Even his time in the Mountain View seminary was a struggle, and he often thought about leaving. "The '60s impacted everyone. It wasn't cool to be a priest," Mockel said. But he persevered, and was ordained in Oakland in 1975.
Though Mockel kids about the various pulls away from the parish work that he loves, he has no regrets. "I never got an assignment that I wanted, and I never wanted an assignment that I got," Mockel said. "But I wouldn't change any of them for a million dollars."

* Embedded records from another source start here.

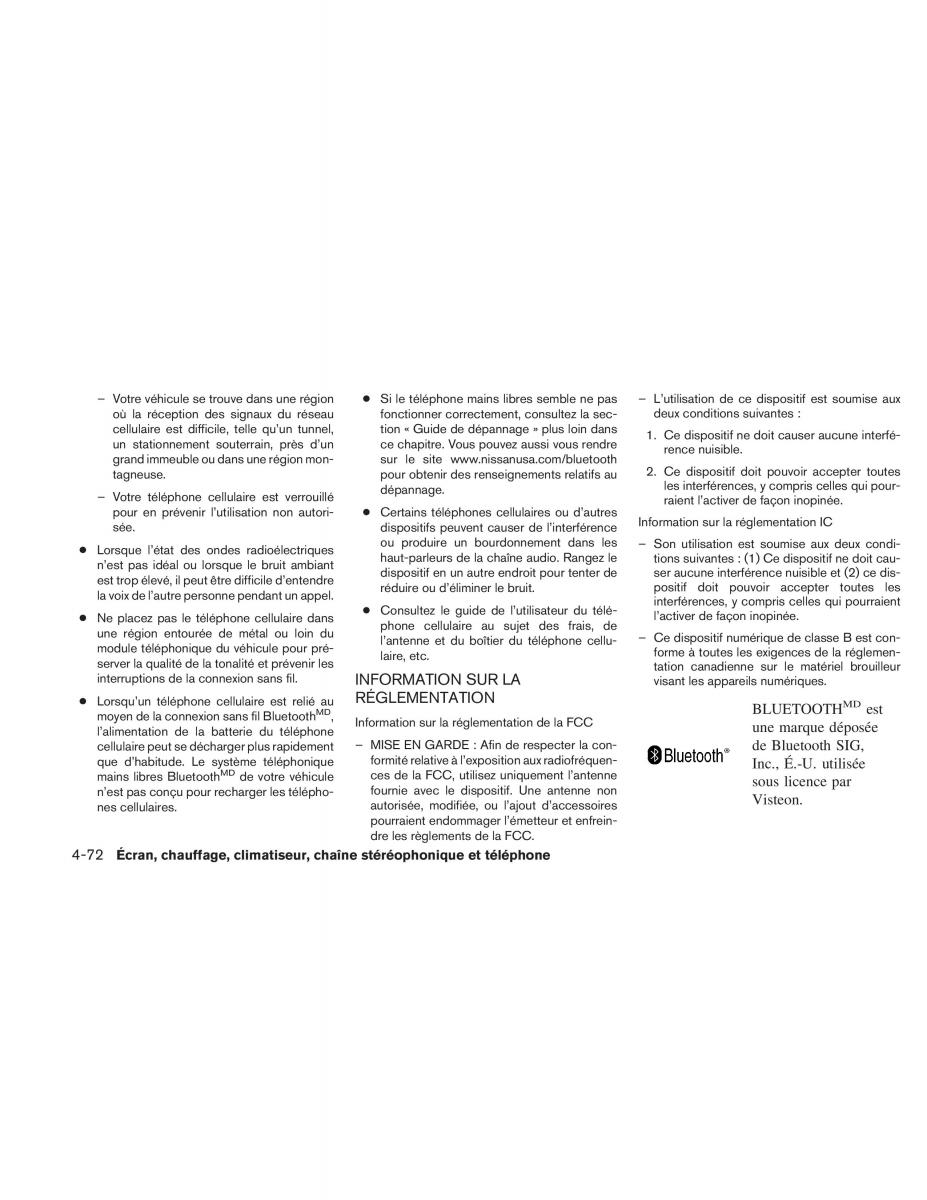 – Votre véhicule se trouve dans une région où la réception des signaux du réseau cellulaire est difficile, telle qu'un tunnel, un stationnement souterrain, près d'un grand immeuble ou dans une région montagneuse.

– Votre téléphone cellulaire est verrouillé pour en prévenir l'utilisation non autorisée.

● Lorsque l'état des ondes radioélectriques n'est pas idéal ou lorsque le bruit ambiant est trop élevé, il peut être difficile d'entendre la voix de l'autre personne pendant un appel.

● Ne placez pas le téléphone cellulaire dans une région entourée de métal ou loin du module téléphonique du véhicule pour préserver la qualité de la tonalité et prévenir les interruptions de la connexion sans fil.

● Lorsqu'un téléphone cellulaire est relié au moyen de la connexion sans fil Bluetooth$^{MD}$, l'alimentation de la batterie du téléphone cellulaire peut se décharger plus rapidement que d'habitude. Le système téléphonique mains libres Bluetooth$^{MD}$ de votre véhicule n'est pas conçu pour recharger les téléphones cellulaires.

● Si le téléphone mains libres semble ne pas fonctionner correctement, consultez la section « Guide de dépannage » plus loin dans ce chapitre. Vous pouvez aussi vous rendre sur le site www.nissanusa.com/bluetooth pour obtenir des renseignements relatifs au dépannage.

● Certains téléphones cellulaires ou d'autres dispositifs peuvent causer de l'interférence ou produire un bourdonnement dans les haut-parleurs de la chaîne audio. Rangez le dispositif en un autre endroit pour tenter de réduire ou d'éliminer le bruit.

● Consultez le guide de l'utilisateur du téléphone cellulaire au sujet des frais, de l'antenne et du boîtier du téléphone cellulaire, etc.

INFORMATION SUR LA RÉGLEMENTATION

Information sur la réglementation de la FCC

– MISE EN GARDE : Afin de respecter la conformité relative à l'exposition aux radiofréquences de la FCC, utilisez uniquement l'antenne fournie avec le dispositif. Une antenne non autorisée, modifiée, ou l'ajout d'accessoires pourraient endommager l'émetteur et enfreindre les règlements de la FCC.

– L'utilisation de ce dispositif est soumise aux deux conditions suivantes :

1. Ce dispositif ne doit causer aucune interférence nuisible.

2. Ce dispositif doit pouvoir accepter toutes les interférences, y compris celles qui pourraient l'activer de façon inopinée.

Information sur la réglementation IC

– Son utilisation est soumise aux deux conditions suivantes : (1) Ce dispositif ne doit causer aucune interférence nuisible et (2) ce dispositif doit pouvoir accepter toutes les interférences, y compris celles qui pourraient l'activer de façon inopinée.

– Ce dispositif numérique de classe B est conforme à toutes les exigences de la réglementation canadienne sur le matériel brouilleur visant les appareils numériques.

Bluetooth®

BLUETOOTH$^{MD}$ est une marque déposée de Bluetooth SIG, Inc., É.-U. utilisée sous licence par Visteon.

4-72 Écran, chauffage, climatiseur, chaîne stéréophonique et téléphone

The Oakland diocese plans to release a report in February that names all clergy "credibly accused of sexual abuse." Mockel did not comment on whether any priests who served in Lamorinda parishes were on that list. "I can't because I don't know," he said, as Mockel has had no involvement with the investigation which the chancellor of the diocese, Stephen Wilcox, is coordinating. Wilcox did not respond to a request for comment.
"Having this investigation led by a lay person is probably best," Mockel said. "It's good that we are putting the list out. I hope that it doesn't turn out that a person on that list is innocent, and that they are doing this very carefully."
Mockel called the sexual abuse of minors a "terrible tragedy" and stressed that the Church needs to "get this right."
The bishop said he was grateful to Mockel for his loyalty and for the excellent job he has done in the diocese. "I thank Father Mockel for his continued service and dedication to Christ's flock that has been entrusted to our care and most especially at Santa Maria Parish," Barber said in a statement.
Mockel did admit to an unexpected benefit of working the two jobs. "If someone is looking for me, and I'm not at the parish, they think I'm at the diocese. And if I'm not at the diocese, they think I'm at the parish," he said.